» **The tasks**:
• 1. In the La Garrucha passage, what colors are the basket's slats painted?
• 2. According to the La Garrucha passage, what were all the things La Garrucha was originally installed to transport?
• 3. Copy the La Garrucha passage word for word, starting with "The slats are" and going on through "to the south.".

-- START Source extract --

About
In the coffee belt of Colombia's Antioquia province, the tidy town of Jardín is located alongside a steep ravine. There are a couple of ways to cross it, including an impressive suspension bridge completed just a few years ago. But possibly the most direct method, and certainly the most fun, is in a wooden basket known as La Garrucha. At first, the scene appears ridiculously hazardous: Travelers ride in a box made of haphazard wooden slats strung on a pair of drooping cables across a heart-stoppingly deep ravine.
The slats are painted in jaunty yellow and green, as if to distract passengers from the terrifying prospect of plummeting into the gorge and disappearing in the fathomless foliage below. A closer look is a bit more reassuring: The steel cables appear shiny and new, the motor hums contentedly, and the passengers are a mix of ho-hum locals on their everyday commute and tourists enjoying the ride. Still, as the woman at the ticket window acknowledges, the journey is "not fun for nervous people." La Garrucha was originally installed as a way to transport people, supplies, and produce between the town center and the agricultural area to the south.

-- END Source extract --
-- START Data section --

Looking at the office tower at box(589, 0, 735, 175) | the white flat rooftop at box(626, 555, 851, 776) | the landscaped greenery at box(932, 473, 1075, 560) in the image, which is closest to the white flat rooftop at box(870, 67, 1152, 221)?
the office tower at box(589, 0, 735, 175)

-- END Data section --

» **Results in order**:
• 1. Yellow and green.

• 2. People, supplies, and produce.

• 3.
The slats are painted in jaunty yellow and green, as if to distract passengers from the terrifying prospect of plummeting into the gorge and disappearing in the fathomless foliage below. A closer look is a bit more reassuring: The steel cables appear shiny and new, the motor hums contentedly, and the passengers are a mix of ho-hum locals on their everyday commute and tourists enjoying the ride. Still, as the woman at the ticket window acknowledges, the journey is "not fun for nervous people." La Garrucha was originally installed as a way to transport people, supplies, and produce between the town center and the agricultural area to the south.